Increíble. ¿Cómo era posible que le pidiera permiso a una extraña para usar el baño?
—Adelante —dijo Sylvia, y echó a andar—. Después podemos cenar en familia. Así nos conoceremos todos. Luego podremos llevar tus cosas al estudio.
—Me parece bien. Gracias por…
Antes de que terminara de hablar, Raquel agarró a su papá por el brazo.
—¡Se me acaba de ocurrir una idea!
—¡Qué bien! —exclamó Marcos.
Raquel no parecía seguir molesta. Lucinda sabía lo que eso significaba. Su hermana tenía un nuevo plan.
—¡Deberías hacer carnitas! —dijo—. Lu y yo podemos ir a buscar naranjas como siempre. Quedan mejor con naranjas.
Marcos se rio.
—No tenemos todos los ingredientes y Sylvia ya tiene planeada la cena.
—¿Por favor? —insistió Raquel—. Hace tanto tiempo que no comemos carnitas.
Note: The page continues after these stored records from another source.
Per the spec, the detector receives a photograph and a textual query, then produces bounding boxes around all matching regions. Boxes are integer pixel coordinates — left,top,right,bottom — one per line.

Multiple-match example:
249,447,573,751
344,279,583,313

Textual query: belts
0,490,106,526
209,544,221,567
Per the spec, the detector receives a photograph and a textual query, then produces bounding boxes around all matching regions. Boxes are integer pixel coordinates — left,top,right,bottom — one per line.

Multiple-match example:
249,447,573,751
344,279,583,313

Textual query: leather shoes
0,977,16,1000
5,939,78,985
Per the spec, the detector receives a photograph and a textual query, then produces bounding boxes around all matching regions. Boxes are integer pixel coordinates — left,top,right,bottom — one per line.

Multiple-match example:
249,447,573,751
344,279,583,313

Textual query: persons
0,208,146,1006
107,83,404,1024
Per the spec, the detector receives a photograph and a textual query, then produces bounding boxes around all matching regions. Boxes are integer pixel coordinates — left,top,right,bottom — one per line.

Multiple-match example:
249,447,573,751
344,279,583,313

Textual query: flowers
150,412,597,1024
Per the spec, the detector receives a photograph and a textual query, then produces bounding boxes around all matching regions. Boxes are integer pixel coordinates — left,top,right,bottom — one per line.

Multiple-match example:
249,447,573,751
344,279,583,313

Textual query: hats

Mami acaba de decir por el camino que extrañaba tu comida.
Lucinda no lo podía creer. ¿Cómo se atrevía su hermana? Le hubiese gustado desaparecer junto con Llorón.
—¡Raquel! —exclamó la Sra. Cruz Mendoza.
—¿Qué dije? —soltó Raquel—. ¡Es verdad!
La Sra. Cruz Mendoza suspiró.
—Entremos. Y ustedes dos terminen de bajar las cosas.
Raquel se volvió hacia su papá.
—Vamos, dale. ¿Por favor?
—Otro día, mija. Vete a hacer lo que te pidió tu mamá.
Sylvia se enganchó del brazo de Marcos y Lucinda sintió que se le hacía un nudo en el estómago.
—¿Carnitas? —dijo Sylvia—. Marcos, no me habías dicho que sabías cocinar.
—Este viaje es un desastre —susurró Lucinda cuando los adultos entraron a la casa.
—Para nada —respondió Raquel mirando la puerta por la que todos se habían marchado—. Es mucho mejor de lo que imaginamos.